A report by the Natural Resources Defense Council revealed that in 2006 pollution-related closings and health advisories at U.S. beaches were more numerous than ever. According to its report, “Across the country, there were more than 25,000 days of closings and advisories in 2006 at ocean, bay and Great Lakes beaches — an increase of 28 percent from 2005. Heavy rainfall that washed sewage, debris and other pollutants from cities and towns into coastal waters was a major cause of beach closures.”
It is clear from the scientific literature that an impervious cover of 24 percent devoid of structural stormwater controls will degrade streams and take them to the brink of severe impairment. In its current form, the coastal stormwater rules allow for a 30 percent impervious cover with no structural stormwater control. Beginning between a 25 to 30 percent impervious cover, stream quality begins to suffer to the extent that the waterways have to be deemed “nonsupporting” their customary uses. The changes to the coastal stormwater rules are aimed at correcting this problem.
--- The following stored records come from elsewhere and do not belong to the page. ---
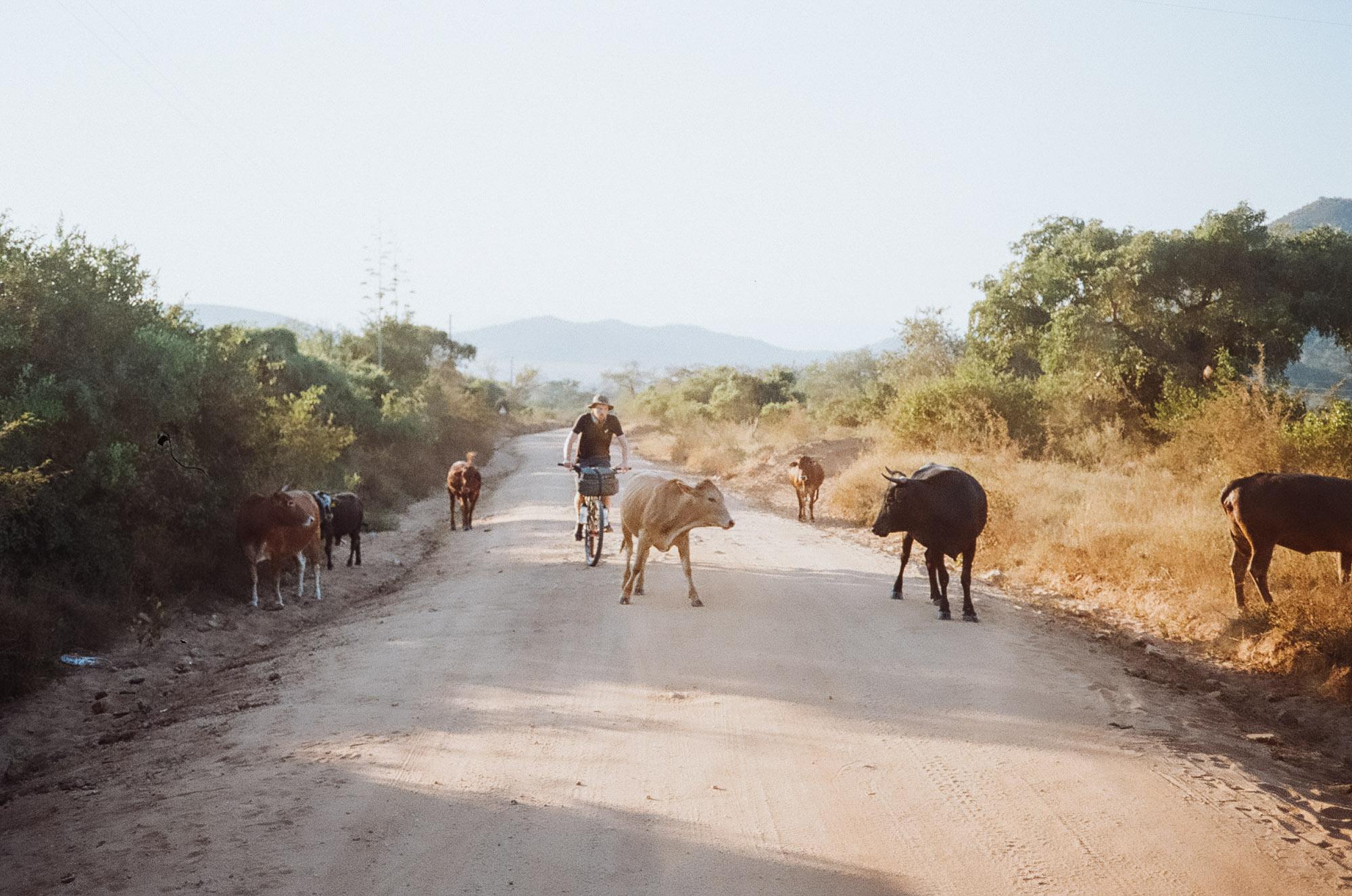 swaziland-18.jpg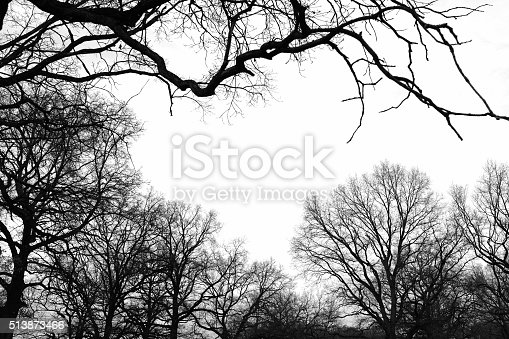Dark silhouette of naked trees in winter, with bright sky. Black and white photography. High contrast image with dry branches creating dark and black patterns on a white background, with an abstract landscape effect.
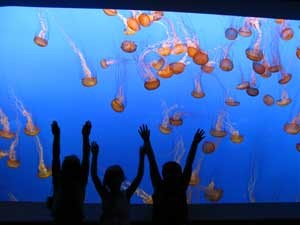 Kalifornien Rundreise: Monterey Bay Aquarium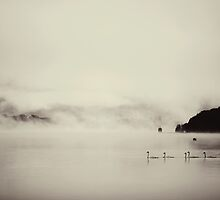 Swans in the mist by Tony Eccles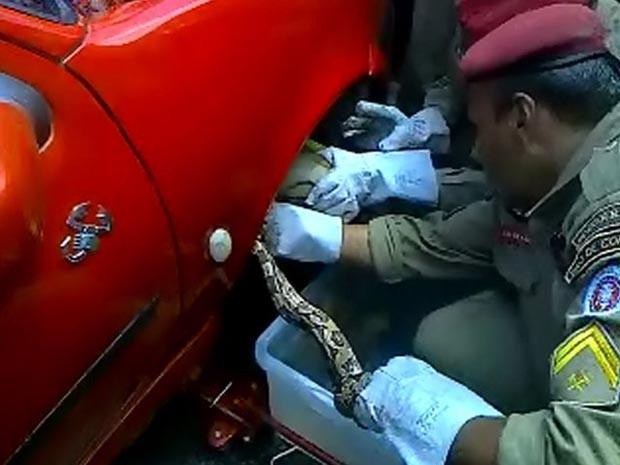 Cobra é retirada de veículo (Foto: Marcus Augusto/ Site Voz da Bahia )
It has to be noted here, that for many years these rules have been the norm in “upland” North Carolina counties without slowing growth and development.
Those in this region who believe that stormwater pollution is not a locally created problem are sadly mistaken. One only needs to look at the 2008 Report on Impaired Waters (a determination the Clean Water Act requires the state to make every other year) to note a disturbing trend in the water quality of the Pamlico River. For the first time ever, Bath Creek will be listed as a degraded water body. The entire Pamlico River to the mouth of the Pungo River will also be listed as impaired as are Blounts Bay, North Creek and many other local creeks.
In order to protect the value of our coastal waters, coastal-county residents need to urge the N.C. General Assembly to allow the revised coastal stormwater rules to go into effect in August 2008 without changes. Furthermore, the perennial argument of some that these new rules will make it impossible to develop specific lots is probably invalid. With the appropriate on-site stormwater management provision like “rain gardens, pervious surfaces for driveways, cisterns and like measures these lots are still buildable. This form of environmentally sensitive development has been recognized and is being marketed as low-impact development. It is generating lots of interest from consumers and progressive developers who have found that under many circumstances the techniques involved in low-impact development can actually increase the number of buildable lots while decreasing the infrastructure-development requirements.
Last fall, four public hearings were held on the draft rules. The majority of the comments received from the public, the scientific community, and the state and federal resource agencies strongly supported the implementation of the revised rules. The state has put forth a compromise bill that will work to improve the quality of our coastal waters while maintaining the ability for sustainable economic development.